:: Selected excerpt ::
# Newts



## mad_4_fish (May 21, 2008)

Im looking into getting some firebellied newts and was wondering:
- Would 2 firebellied newts get along ok?
- What sort of size tank would be best?
- What capacity of water do they need?


----------



## bettababy (Oct 12, 2006)

mad_4_fish said:


> Im looking into getting some firebellied newts and was wondering:
> - Would 2 firebellied newts get along ok?
> - What sort of size tank would be best?
> - What capacity of water do they need?


Firebelly newts make great pets, but they have very specific needs.
2 will get along if they are the same size. If at any time one gets larger than the other, they need to be seperated. They will eat each other if possible.

For 2 firebelly newts, a 40 breeder is a perfect size tank. The tank should be about 1/3 full of water, with plenty of hiding places, and plenty of space to get out of the water when they want/need to. Driftwood works good in a newt tank, as do medium to larger size rocks that you can stack to make underwater caves and shelters as well as caves at the surface and just above water.
The tank will need to be very tightly sealed. The slightest crack or opening up top is an escape route. Newts are good at climbing the glass sides of a tank, up heater and filter cords, and anything they can get on to find a way out. The slightest opening is freedom for them, they can squeeze through things you would never believe possible. They need a heater, they are tropical animals. A stable temp of 76 - 78 is good for them. Filtration is a must in a newt tank. Submersible filters like the Whisper i series work great for this. You can use them to make waterfalls, which will add to your filtration process and help keep things healthy. Newts are dirty, and they are messy when it comes to food. The biggest problem I've seen in newt tanks is high nitrate levels, which burns their skin and causes open sores, and makes the pH bottom out. Rapid drop in pH is lethal to them, just as with fish. Water params should be checked and maintained just as with a tank full of fish. Wide leaf plants such as anubias and java fern are great for newt tanks. They offer shelter and fun places for the newts to hang out when they want to. They enjoy laying on the big leaves. Anubias will grow up out of the water, so watch the height and escape routes.

With newts live food has to be expected. Their favorite foods are live crickets and live black worms. They will also usually eat small fish, so feeder guppys can make for a nice treat. Some newts can be taught to accept shrimp pellets, but the majority won't eat if the food isn't moving. They have very poor eyesight and have a difficult time finding food if it isn't moving. Also, there isn't enough nutrition if feeding only prepared foods, so please expect at least the crickets for the main diet.

If you have any other questions, by all means, ask before you bring newts home. This is not an animal that trial and error works well with. The more you are prepared the better your chances of success.


----------



## mad_4_fish (May 21, 2008)

Thanks for that i was wondering you said a 40 breeder tank would be ideal but i've read in many places that a 10-20 gallon tank is enough for 2 firebellied newts.


----------



## Dave66 (Mar 26, 2008)

A 40 breeder is a better idea as you and the newts have more real estate to work with. Also, you can plant the 'land' half of the tank with bog plants (those that usually grow in swampy areas where their roots are always submerged and the whole plant is occasionally submerged).
Tight quarters like a 10 or 20 can cause conflicts between the newts when they can't get out of each other's sight.

Dave


----------



## mad_4_fish (May 21, 2008)

Thanks. Would a 20 gallon tank be better for just one newt or would that still be to small?
:::
:: Data records ::
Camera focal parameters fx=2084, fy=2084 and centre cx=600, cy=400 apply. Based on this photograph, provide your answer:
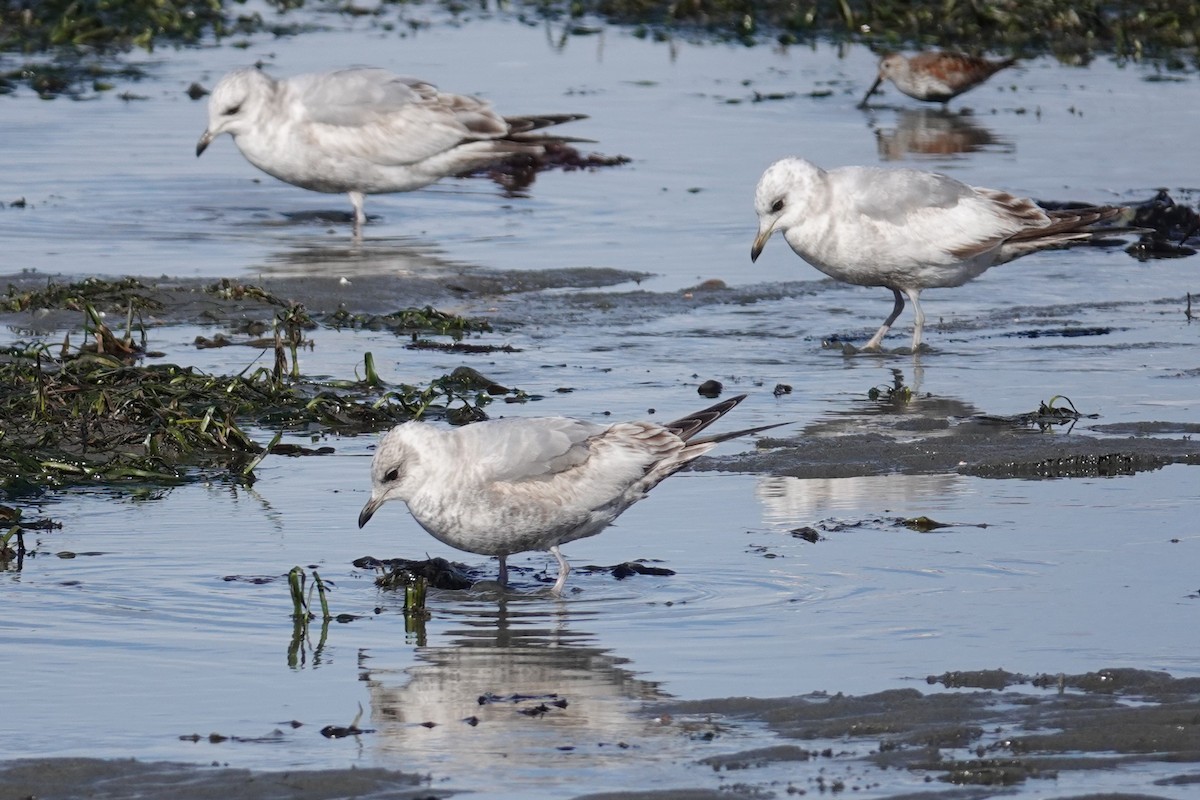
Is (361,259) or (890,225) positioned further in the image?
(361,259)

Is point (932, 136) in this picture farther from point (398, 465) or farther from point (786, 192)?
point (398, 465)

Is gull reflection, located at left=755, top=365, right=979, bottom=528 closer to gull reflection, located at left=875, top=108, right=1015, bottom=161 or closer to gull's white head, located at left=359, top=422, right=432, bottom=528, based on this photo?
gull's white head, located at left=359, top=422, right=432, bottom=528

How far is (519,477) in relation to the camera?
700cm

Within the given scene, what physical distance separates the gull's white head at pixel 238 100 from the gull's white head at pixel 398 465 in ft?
:::
[Activity 1] Reproduce the newt thread word for word, starting at "Firebelly newts make" and ending at "just above water.".
[Activity 2] Turn the paragraph of the newt thread that begins "With newts live food has to be expected" into a short list that keeps its main facts.

[Task response 1]
Firebelly newts make great pets, but they have very specific needs.
2 will get along if they are the same size. If at any time one gets larger than the other, they need to be seperated. They will eat each other if possible.

For 2 firebelly newts, a 40 breeder is a perfect size tank. The tank should be about 1/3 full of water, with plenty of hiding places, and plenty of space to get out of the water when they want/need to. Driftwood works good in a newt tank, as do medium to larger size rocks that you can stack to make underwater caves and shelters as well as caves at the surface and just above water.

[Task response 2]
- Newt owners should expect to feed live food.
- Their favorite foods are live crickets and live black worms.
- They usually also eat small fish, so feeder guppies make a nice treat.
- Some can be taught to accept shrimp pellets, but most won't eat food that isn't moving.
- Their eyesight is very poor, so they have a hard time finding food that isn't moving.
- Prepared foods alone don't give enough nutrition, so crickets should be the main diet at the least.